In the past, there has always been a large remembrance ceremony held at the National War Memorial on the 9th of April. Last year, the 100th anniversary of the Battle, there was a vigil the evening before and a remembrance ceremony the following morning. The ceremonies were attended by thousands of people.
During the vigil in 2017 there were speeches and ceremony. Cadets were paraded out to stand vigil over the Tomb of the Unknown Soldier. There were veterans from every organization present, politicians galore, and children’s choirs. Then there was the ceremony of the Passing of the Torch, from the oldest veterans all the way up the line to the cadets and youth of Canada. In the morning, the cadets were relieved of duty and replaced by soldiers and a proper remembrance ceremony was held. This was again complete with contingents of veterans, Armed Forces, RCMP, politicians, and official delegations from many foreign governments. In all, the Vimy remembrance ceremonies are second only to the National Remembrance Day ceremonies on November 11. At least, they were.
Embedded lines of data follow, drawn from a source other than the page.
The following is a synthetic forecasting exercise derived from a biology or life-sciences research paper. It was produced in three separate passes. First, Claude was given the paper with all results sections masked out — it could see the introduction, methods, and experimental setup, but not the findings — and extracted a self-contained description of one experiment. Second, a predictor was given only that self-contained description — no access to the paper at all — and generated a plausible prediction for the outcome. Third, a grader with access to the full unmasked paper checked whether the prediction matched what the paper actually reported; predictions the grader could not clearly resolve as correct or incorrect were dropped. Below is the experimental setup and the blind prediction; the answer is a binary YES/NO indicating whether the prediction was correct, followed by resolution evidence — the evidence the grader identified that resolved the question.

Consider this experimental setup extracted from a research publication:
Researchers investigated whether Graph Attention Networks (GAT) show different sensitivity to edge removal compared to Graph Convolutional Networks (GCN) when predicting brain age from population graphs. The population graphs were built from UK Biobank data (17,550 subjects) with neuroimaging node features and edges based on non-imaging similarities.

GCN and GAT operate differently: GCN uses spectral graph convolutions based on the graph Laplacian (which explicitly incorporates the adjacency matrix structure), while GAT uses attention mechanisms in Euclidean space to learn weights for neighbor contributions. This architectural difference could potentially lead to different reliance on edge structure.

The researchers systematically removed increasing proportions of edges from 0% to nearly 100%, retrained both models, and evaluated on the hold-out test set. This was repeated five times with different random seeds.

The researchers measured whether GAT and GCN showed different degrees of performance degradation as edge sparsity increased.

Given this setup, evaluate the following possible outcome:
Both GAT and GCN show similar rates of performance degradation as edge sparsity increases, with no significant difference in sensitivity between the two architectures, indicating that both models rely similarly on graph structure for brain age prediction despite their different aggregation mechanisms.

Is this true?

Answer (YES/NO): YES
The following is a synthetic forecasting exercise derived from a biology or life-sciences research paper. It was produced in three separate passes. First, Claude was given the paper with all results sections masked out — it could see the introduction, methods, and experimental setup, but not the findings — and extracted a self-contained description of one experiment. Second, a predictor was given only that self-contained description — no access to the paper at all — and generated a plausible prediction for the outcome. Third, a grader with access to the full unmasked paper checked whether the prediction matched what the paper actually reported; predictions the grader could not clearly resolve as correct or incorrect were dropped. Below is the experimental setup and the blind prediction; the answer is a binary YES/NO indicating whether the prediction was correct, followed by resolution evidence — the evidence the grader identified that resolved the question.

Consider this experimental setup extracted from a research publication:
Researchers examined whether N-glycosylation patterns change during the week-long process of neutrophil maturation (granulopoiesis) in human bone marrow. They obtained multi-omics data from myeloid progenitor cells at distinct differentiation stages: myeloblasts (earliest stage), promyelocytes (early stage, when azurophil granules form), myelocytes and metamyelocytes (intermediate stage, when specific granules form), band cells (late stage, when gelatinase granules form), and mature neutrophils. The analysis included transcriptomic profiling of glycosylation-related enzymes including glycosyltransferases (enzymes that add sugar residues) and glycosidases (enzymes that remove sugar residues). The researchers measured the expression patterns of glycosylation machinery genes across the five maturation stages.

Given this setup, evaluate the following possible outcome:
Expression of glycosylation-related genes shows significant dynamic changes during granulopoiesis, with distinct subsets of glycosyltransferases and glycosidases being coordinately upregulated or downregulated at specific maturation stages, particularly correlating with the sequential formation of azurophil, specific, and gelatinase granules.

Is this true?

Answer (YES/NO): NO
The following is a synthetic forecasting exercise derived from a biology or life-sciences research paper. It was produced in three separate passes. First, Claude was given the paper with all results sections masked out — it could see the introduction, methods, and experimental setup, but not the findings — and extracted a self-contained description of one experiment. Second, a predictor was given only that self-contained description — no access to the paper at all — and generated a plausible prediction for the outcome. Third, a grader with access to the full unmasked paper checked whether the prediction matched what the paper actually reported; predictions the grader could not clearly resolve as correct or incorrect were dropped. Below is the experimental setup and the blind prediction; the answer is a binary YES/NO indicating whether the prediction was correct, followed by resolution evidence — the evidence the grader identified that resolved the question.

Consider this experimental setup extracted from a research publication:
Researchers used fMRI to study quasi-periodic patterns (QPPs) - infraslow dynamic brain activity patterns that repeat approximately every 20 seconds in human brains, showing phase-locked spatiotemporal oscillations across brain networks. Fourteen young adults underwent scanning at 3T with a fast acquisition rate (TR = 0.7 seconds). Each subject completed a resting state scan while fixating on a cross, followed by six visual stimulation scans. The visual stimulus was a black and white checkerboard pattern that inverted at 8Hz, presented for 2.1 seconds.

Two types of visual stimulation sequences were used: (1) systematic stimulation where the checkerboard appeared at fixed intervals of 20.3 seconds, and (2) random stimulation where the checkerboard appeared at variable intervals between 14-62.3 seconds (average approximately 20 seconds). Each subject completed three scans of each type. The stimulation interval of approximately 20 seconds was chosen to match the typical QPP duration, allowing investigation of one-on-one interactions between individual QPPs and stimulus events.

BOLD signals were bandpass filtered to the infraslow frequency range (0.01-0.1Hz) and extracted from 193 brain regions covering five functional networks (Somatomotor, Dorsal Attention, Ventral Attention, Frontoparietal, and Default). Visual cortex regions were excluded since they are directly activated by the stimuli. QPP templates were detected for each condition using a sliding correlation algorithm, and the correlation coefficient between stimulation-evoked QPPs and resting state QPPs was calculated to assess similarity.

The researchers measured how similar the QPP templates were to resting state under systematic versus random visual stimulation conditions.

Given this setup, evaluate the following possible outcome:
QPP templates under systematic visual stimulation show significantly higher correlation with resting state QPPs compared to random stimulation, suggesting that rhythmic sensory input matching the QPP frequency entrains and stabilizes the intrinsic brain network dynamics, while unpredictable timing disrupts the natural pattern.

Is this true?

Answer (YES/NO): NO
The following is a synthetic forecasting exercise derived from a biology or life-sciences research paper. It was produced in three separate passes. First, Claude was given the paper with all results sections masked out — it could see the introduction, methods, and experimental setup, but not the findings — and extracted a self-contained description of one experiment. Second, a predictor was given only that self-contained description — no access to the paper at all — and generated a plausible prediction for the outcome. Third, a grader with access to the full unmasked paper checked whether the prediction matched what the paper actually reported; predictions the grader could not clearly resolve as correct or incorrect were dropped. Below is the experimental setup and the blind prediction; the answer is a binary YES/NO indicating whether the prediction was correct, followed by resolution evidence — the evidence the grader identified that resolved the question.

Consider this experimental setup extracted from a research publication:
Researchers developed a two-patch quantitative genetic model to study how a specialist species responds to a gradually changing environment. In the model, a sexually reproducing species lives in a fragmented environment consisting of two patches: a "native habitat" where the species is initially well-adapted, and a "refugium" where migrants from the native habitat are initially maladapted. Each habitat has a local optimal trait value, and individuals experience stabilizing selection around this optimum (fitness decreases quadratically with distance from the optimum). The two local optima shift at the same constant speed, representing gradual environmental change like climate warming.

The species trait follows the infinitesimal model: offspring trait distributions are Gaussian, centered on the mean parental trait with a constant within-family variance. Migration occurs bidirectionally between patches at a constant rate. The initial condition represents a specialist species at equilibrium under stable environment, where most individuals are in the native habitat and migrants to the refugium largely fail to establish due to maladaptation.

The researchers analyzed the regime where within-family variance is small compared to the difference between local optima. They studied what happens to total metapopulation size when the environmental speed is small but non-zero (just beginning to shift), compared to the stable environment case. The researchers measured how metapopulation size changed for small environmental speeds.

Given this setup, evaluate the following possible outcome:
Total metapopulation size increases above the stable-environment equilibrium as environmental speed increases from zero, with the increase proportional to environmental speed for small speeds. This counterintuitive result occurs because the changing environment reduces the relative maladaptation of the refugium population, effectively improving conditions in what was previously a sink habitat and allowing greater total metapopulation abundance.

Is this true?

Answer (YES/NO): NO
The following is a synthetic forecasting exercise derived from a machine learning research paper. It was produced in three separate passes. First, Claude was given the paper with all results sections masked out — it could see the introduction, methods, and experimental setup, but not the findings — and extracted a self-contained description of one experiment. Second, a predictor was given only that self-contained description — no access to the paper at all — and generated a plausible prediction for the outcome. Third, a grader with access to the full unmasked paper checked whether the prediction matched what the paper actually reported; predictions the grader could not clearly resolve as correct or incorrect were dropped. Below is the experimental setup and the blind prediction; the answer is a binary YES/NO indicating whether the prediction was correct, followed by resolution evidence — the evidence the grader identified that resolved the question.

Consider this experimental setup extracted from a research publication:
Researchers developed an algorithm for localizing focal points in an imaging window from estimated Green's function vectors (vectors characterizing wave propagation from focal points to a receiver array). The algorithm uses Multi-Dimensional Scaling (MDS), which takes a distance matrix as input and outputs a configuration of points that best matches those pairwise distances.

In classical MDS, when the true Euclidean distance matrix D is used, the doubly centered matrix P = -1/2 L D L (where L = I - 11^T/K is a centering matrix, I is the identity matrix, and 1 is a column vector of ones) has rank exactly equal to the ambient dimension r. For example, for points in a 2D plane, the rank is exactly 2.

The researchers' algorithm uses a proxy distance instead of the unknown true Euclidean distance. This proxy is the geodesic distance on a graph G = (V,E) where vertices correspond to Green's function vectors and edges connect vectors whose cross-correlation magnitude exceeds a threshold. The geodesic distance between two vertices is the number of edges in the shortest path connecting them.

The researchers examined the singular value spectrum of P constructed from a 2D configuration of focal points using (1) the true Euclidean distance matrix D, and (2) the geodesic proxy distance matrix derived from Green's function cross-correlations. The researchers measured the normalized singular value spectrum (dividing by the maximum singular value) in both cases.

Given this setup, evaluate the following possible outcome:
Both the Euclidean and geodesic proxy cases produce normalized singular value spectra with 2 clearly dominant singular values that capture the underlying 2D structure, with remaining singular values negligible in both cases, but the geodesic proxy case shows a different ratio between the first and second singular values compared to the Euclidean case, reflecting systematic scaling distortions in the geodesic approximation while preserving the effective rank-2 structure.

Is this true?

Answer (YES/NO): NO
This year, there was no vigil at all. Nothing. In the morning there was a small ceremony that consisted of one member of government, MP Andrew Leslie, who laid a wreath for the Government. Also in attendance were two youth from the Encounters with Canada organization, delegations from the Vimy Foundation, a delegation representing the Portuguese Veterans of Ontario. No veterans were invited. There were no chairs, no speakers, and no choirs. Not even a microphone for someone to say a few words. The only soldiers on parade were four marched in to stand post at the Tomb of the Unknown Soldier. If not for the 120 youth bussed in from Encounters With Canada, it’s doubtful that any civilians would have been there at all. At least there was a bugler and piper so that the Last Post, Lament, and Rouse could be played. All in all, it was a quick ceremony.
Now that the 100th anniversary is past and there are no living WWI veterans, it seems that the government and Veterans Affairs is happy to sweep this event under the carpet. It makes one wonder what will happen to the remainder of the WWI remembrances once the 100th anniversary of the Great War passes into history, along with those who fought to make Canada the nation it is today.